Document section:
>>>
Figure 1. Great Lakes - St. Lawrence locator map displaying current, known, commercial cage aquaculture operations.
Prior to establishing an aquaculture farm, proper site assessments and adequate modelling are essential to determine where to locate operations. Site assessments must address "carrying capacity" and site-specific characteristics (e.g., shelter, water depth, circulation, sedimentation, morphometry). Better siting criteria can be built into modelling to predict site suitability. Size/scale must be taken into account, but putting restrictions on size/scale will limit business and the economy of scale. In British Columbia, all applications for finfish licenses and leases must follow specific siting and spacing criteria in relation to other operations, wild stocks, stream mouths, and critical habitat (Salmon Aquaculture Review 1997). Goldburg and Triplett (1997) agree stating that "siting net pens in areas with strong currents or tides that flush wastes and avoiding overly dense siting of net pens can help limit problems from waste accumulation."
The development of predictive models for the Great Lakes which consider current, feed rates, depth, bottom characteristics, flow velocity, ecological sensitivity, and other factors would be useful to predict the scale of operation a site can sustain. A site selection predictive model has been developed by the provincial Ministry of Agriculture, Fisheries and Food in British Columbia (Appendix 11). Proper siting would likely have prevented the establishment of an aquaculture operation in mine pit lakes in Minnesota. Mine pit lakes were not suited for aquaculture due to the relatively unnatural state of a very deep pit with little natural vegetation, no littoral zone, and low nutrients. The input of nutrients from overfeeding and fish waste resulted in a more intensive and immediate problem than other more natural sites.
<<<
Supplied material:
>>>
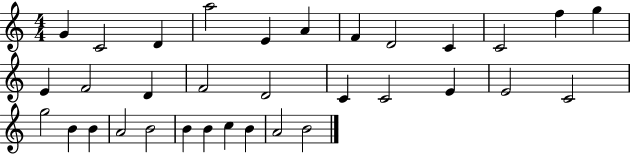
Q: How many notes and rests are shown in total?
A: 33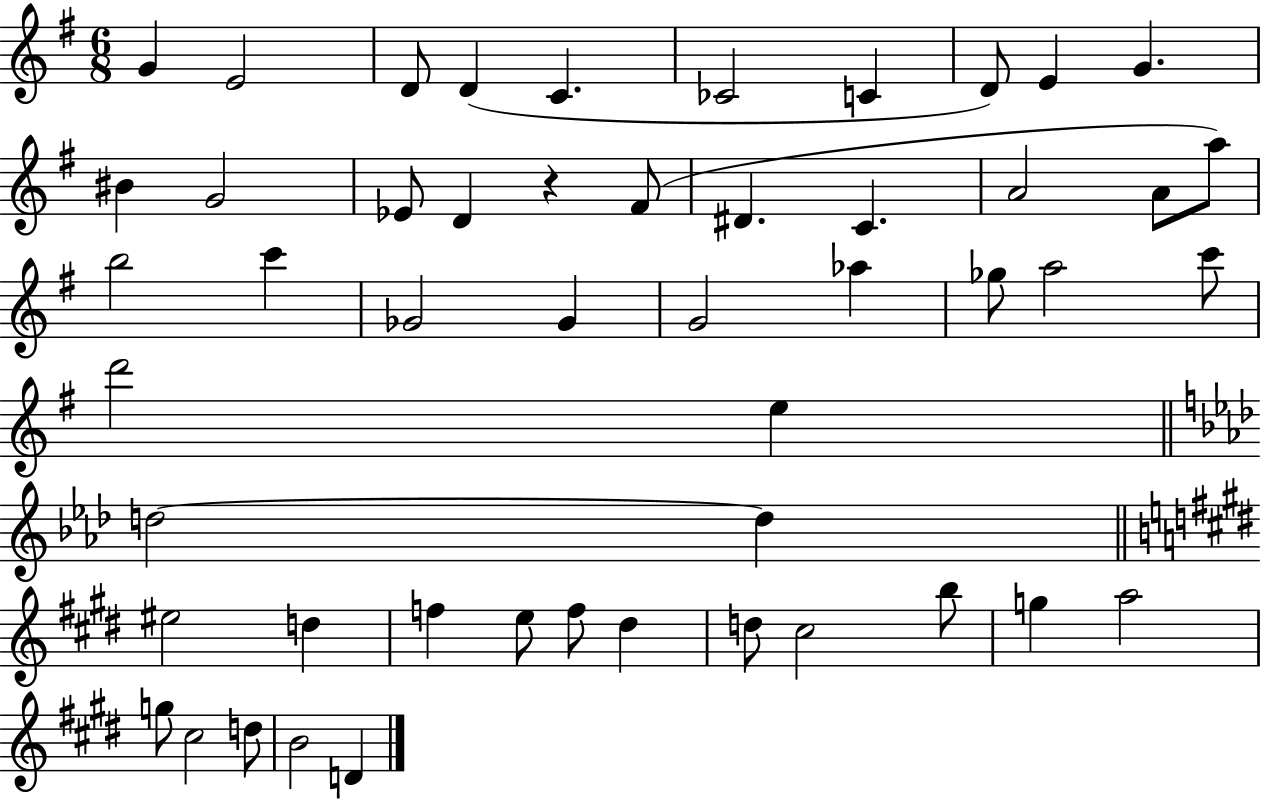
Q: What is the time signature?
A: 6/8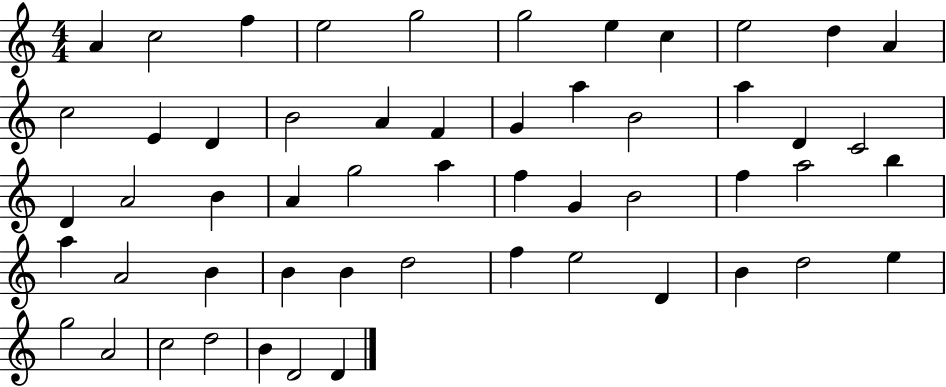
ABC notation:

X:1
T:Untitled
M:4/4
L:1/4
K:C
A c2 f e2 g2 g2 e c e2 d A c2 E D B2 A F G a B2 a D C2 D A2 B A g2 a f G B2 f a2 b a A2 B B B d2 f e2 D B d2 e g2 A2 c2 d2 B D2 D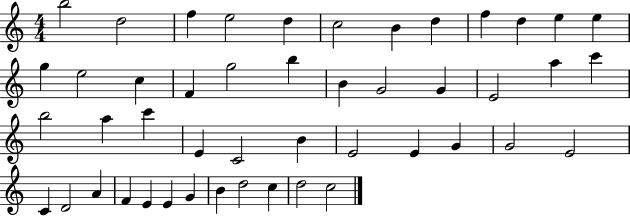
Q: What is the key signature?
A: C major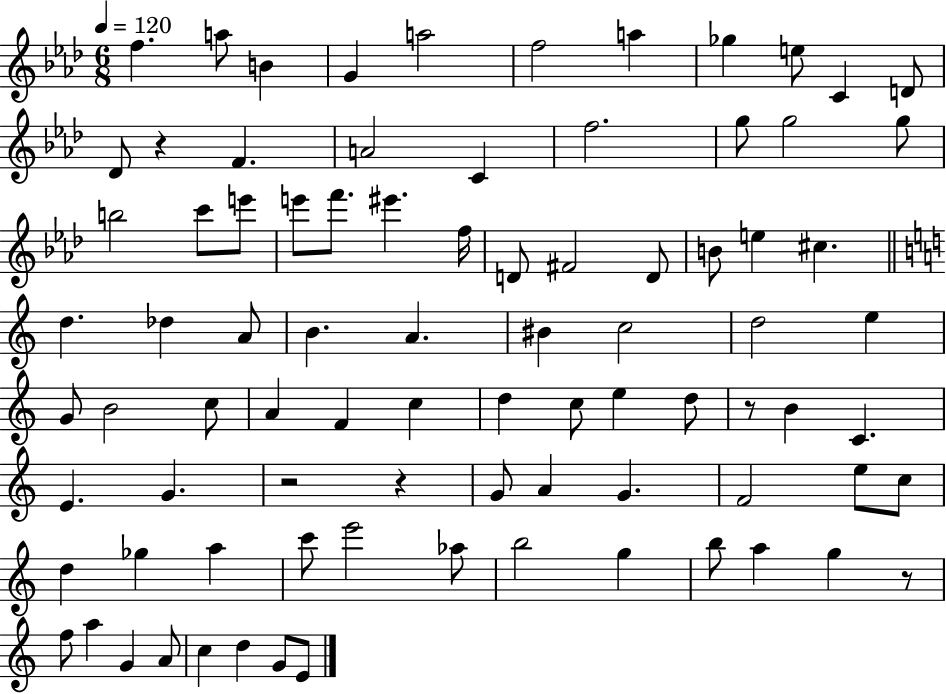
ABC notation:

X:1
T:Untitled
M:6/8
L:1/4
K:Ab
f a/2 B G a2 f2 a _g e/2 C D/2 _D/2 z F A2 C f2 g/2 g2 g/2 b2 c'/2 e'/2 e'/2 f'/2 ^e' f/4 D/2 ^F2 D/2 B/2 e ^c d _d A/2 B A ^B c2 d2 e G/2 B2 c/2 A F c d c/2 e d/2 z/2 B C E G z2 z G/2 A G F2 e/2 c/2 d _g a c'/2 e'2 _a/2 b2 g b/2 a g z/2 f/2 a G A/2 c d G/2 E/2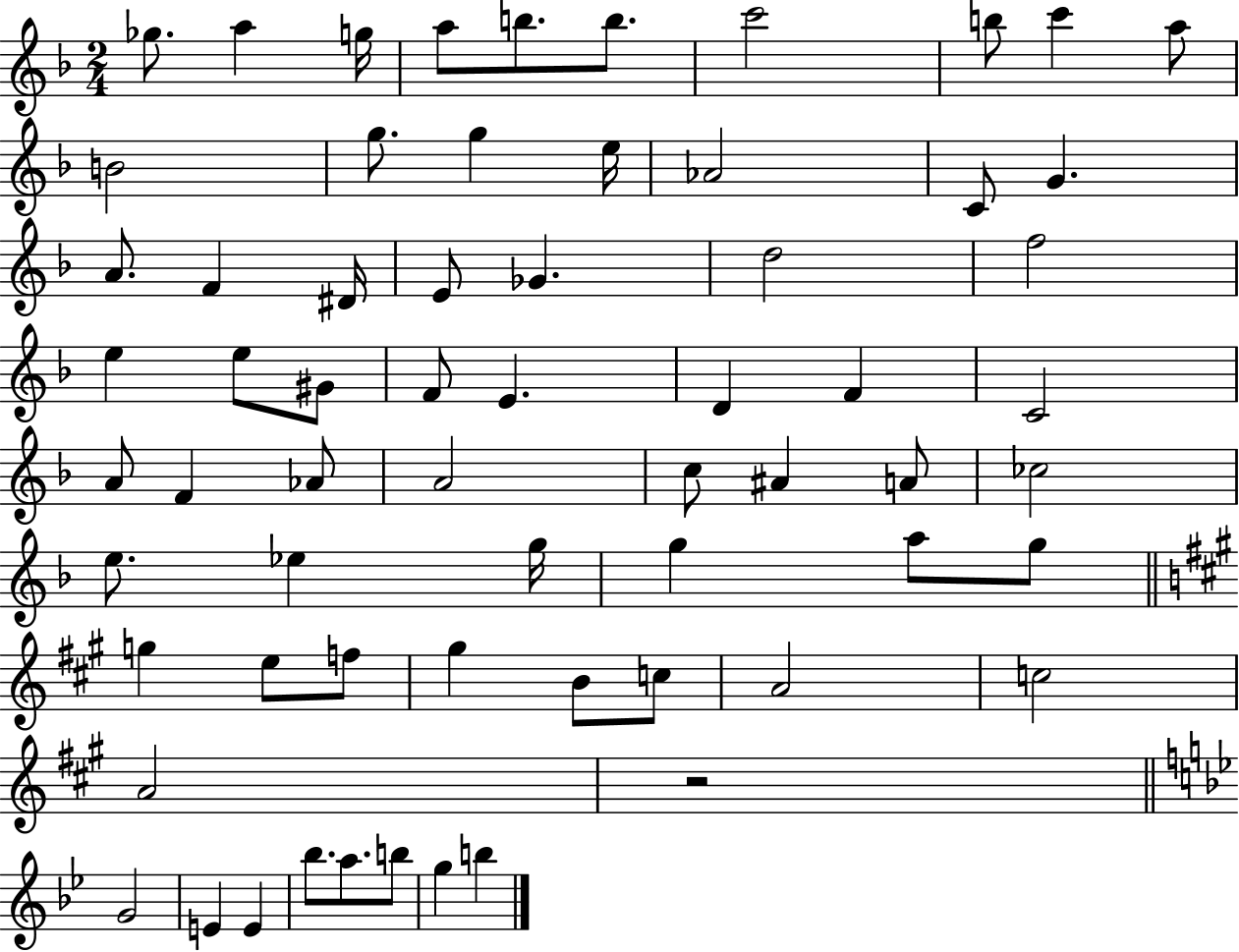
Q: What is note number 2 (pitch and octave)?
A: A5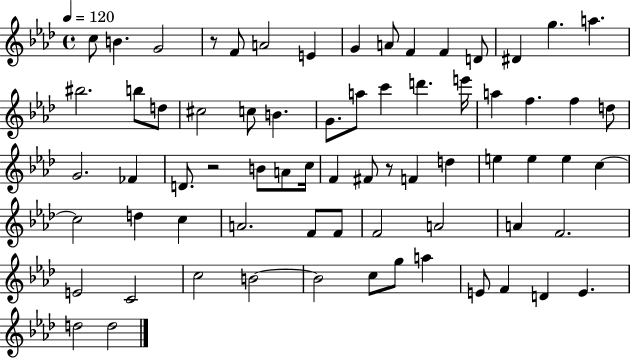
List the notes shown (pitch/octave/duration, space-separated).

C5/e B4/q. G4/h R/e F4/e A4/h E4/q G4/q A4/e F4/q F4/q D4/e D#4/q G5/q. A5/q. BIS5/h. B5/e D5/e C#5/h C5/e B4/q. G4/e. A5/e C6/q D6/q. E6/s A5/q F5/q. F5/q D5/e G4/h. FES4/q D4/e. R/h B4/e A4/e C5/s F4/q F#4/e R/e F4/q D5/q E5/q E5/q E5/q C5/q C5/h D5/q C5/q A4/h. F4/e F4/e F4/h A4/h A4/q F4/h. E4/h C4/h C5/h B4/h B4/h C5/e G5/e A5/q E4/e F4/q D4/q E4/q. D5/h D5/h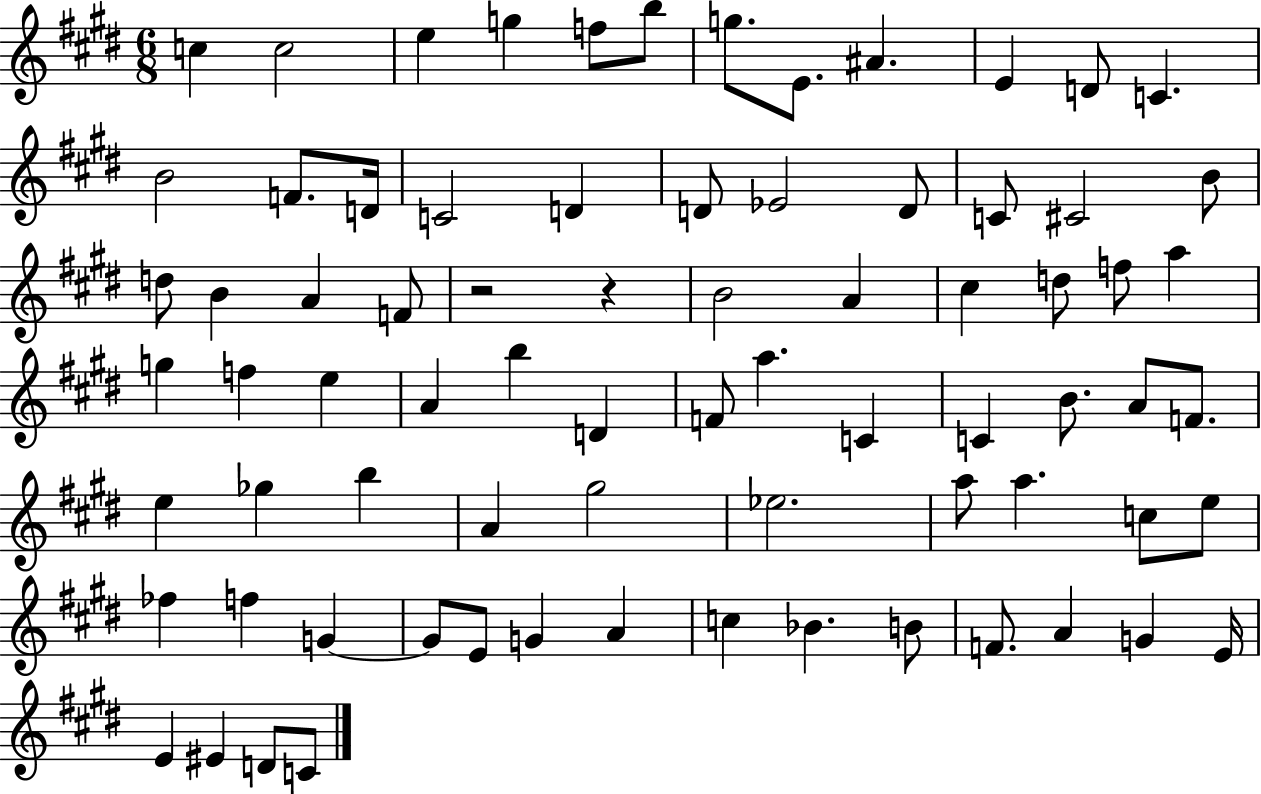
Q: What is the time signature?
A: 6/8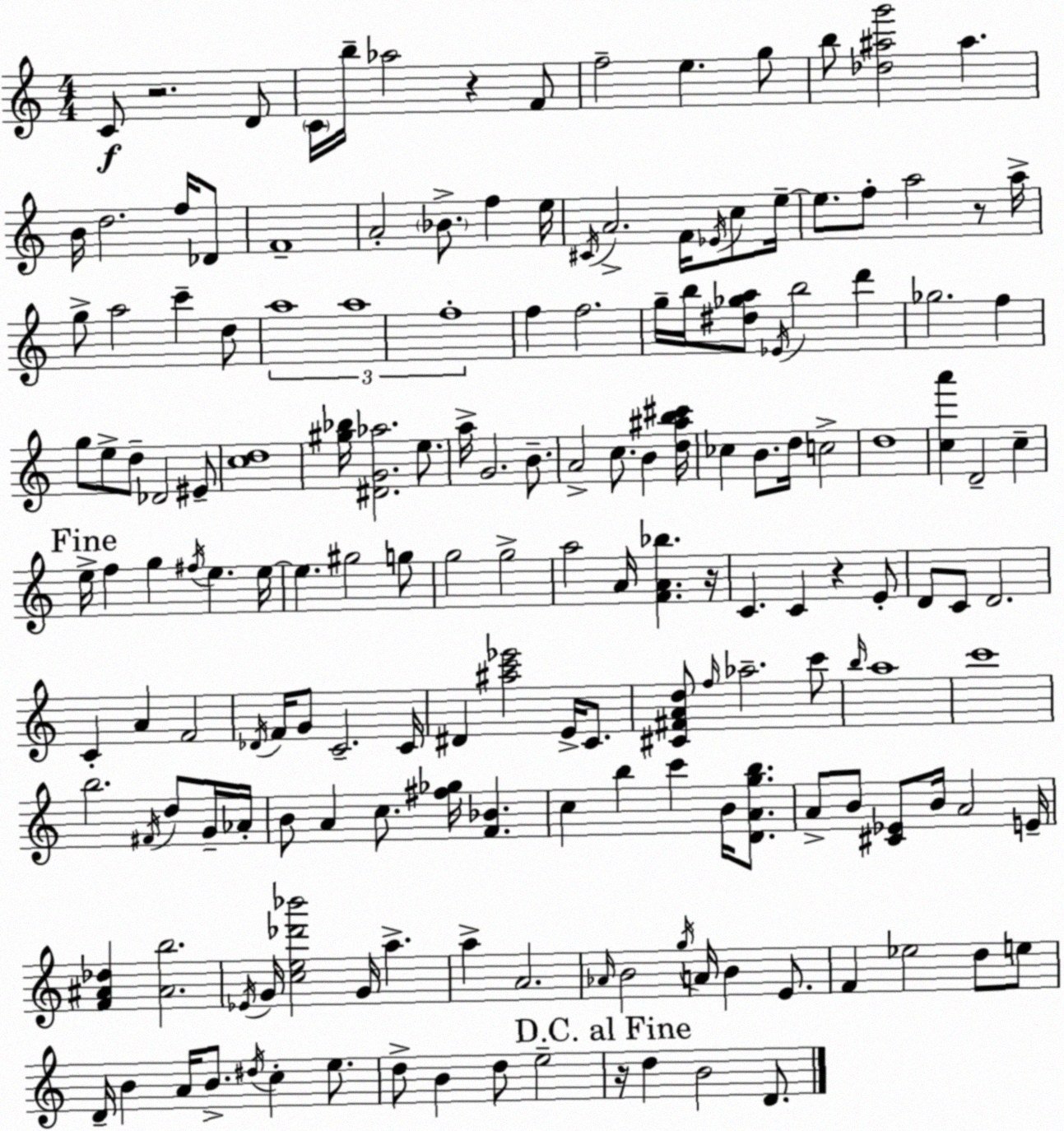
X:1
T:Untitled
M:4/4
L:1/4
K:Am
C/2 z2 D/2 C/4 b/4 _a2 z F/2 f2 e g/2 b/2 [_d^ag']2 ^a B/4 d2 f/4 _D/2 F4 A2 _B/2 f e/4 ^C/4 A2 F/4 _E/4 c/2 e/4 e/2 f/2 a2 z/2 a/4 g/2 a2 c' d/2 a4 a4 f4 f f2 g/4 b/4 [^d_ga]/2 _E/4 b2 d' _g2 f g/2 e/2 d/2 _D2 ^E/2 [cd]4 [^g_b]/4 [^DG_a]2 e/2 a/4 G2 B/2 A2 c/2 B [d^ab^c']/4 _c B/2 d/4 c2 d4 [ca'] D2 c e/4 f g ^f/4 e e/4 e ^g2 g/2 g2 g2 a2 A/4 [FA_b] z/4 C C z E/2 D/2 C/2 D2 C A F2 _D/4 F/4 G/2 C2 C/4 ^D [^ac'_e']2 E/4 C/2 [^C^FAd]/2 f/4 _a2 c'/2 b/4 a4 c'4 b2 ^F/4 d/2 G/4 _A/4 B/2 A c/2 [^f_g]/4 [F_B] c b c' B/4 [DAgb]/2 A/2 B/2 [^C_E]/2 B/4 A2 E/4 [F^A_d] [^Ab]2 _E/4 G/4 [ce_d'_b']2 G/4 a a A2 _A/4 B2 g/4 A/4 B E/2 F _e2 d/2 e/2 D/4 B A/4 B/2 ^d/4 c e/2 d/2 B d/2 e2 z/4 d B2 D/2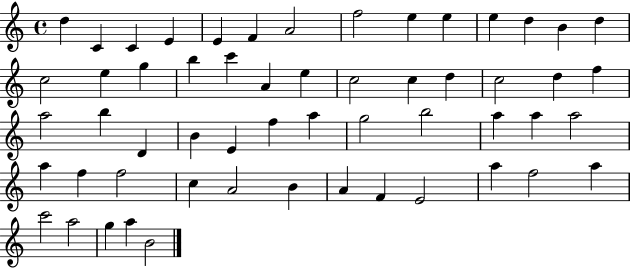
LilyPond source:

{
  \clef treble
  \time 4/4
  \defaultTimeSignature
  \key c \major
  d''4 c'4 c'4 e'4 | e'4 f'4 a'2 | f''2 e''4 e''4 | e''4 d''4 b'4 d''4 | \break c''2 e''4 g''4 | b''4 c'''4 a'4 e''4 | c''2 c''4 d''4 | c''2 d''4 f''4 | \break a''2 b''4 d'4 | b'4 e'4 f''4 a''4 | g''2 b''2 | a''4 a''4 a''2 | \break a''4 f''4 f''2 | c''4 a'2 b'4 | a'4 f'4 e'2 | a''4 f''2 a''4 | \break c'''2 a''2 | g''4 a''4 b'2 | \bar "|."
}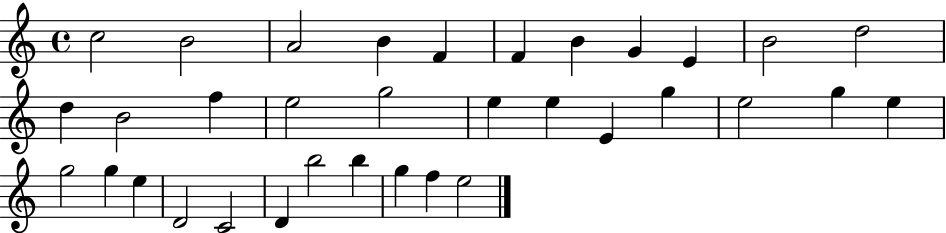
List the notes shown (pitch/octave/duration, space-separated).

C5/h B4/h A4/h B4/q F4/q F4/q B4/q G4/q E4/q B4/h D5/h D5/q B4/h F5/q E5/h G5/h E5/q E5/q E4/q G5/q E5/h G5/q E5/q G5/h G5/q E5/q D4/h C4/h D4/q B5/h B5/q G5/q F5/q E5/h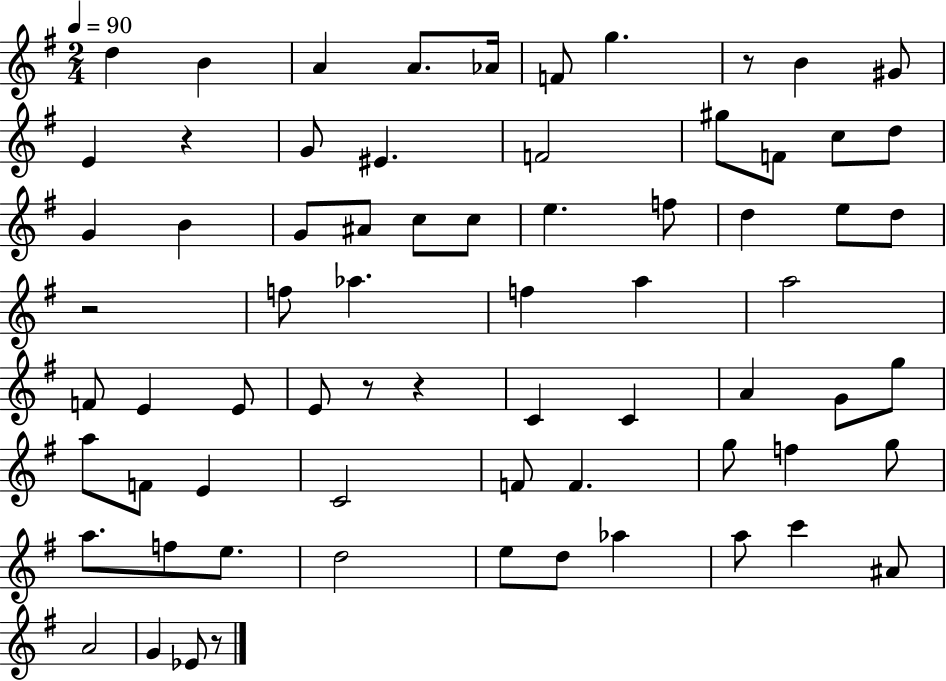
<<<
What is required:
Answer these questions about the aquaculture siting text, one answer per line.
1. What must all applications for finfish licenses and leases in British Columbia follow?
2. Which body developed a site selection predictive model in British Columbia?
3. According to the text, why were mine pit lakes in Minnesota not suited for aquaculture?

Solved problem:
1. Specific siting and spacing criteria in relation to other operations, wild stocks, stream mouths, and critical habitat.
2. The provincial Ministry of Agriculture, Fisheries and Food.
3. They were a very deep pit in a relatively unnatural state, with little natural vegetation, no littoral zone, and low nutrients.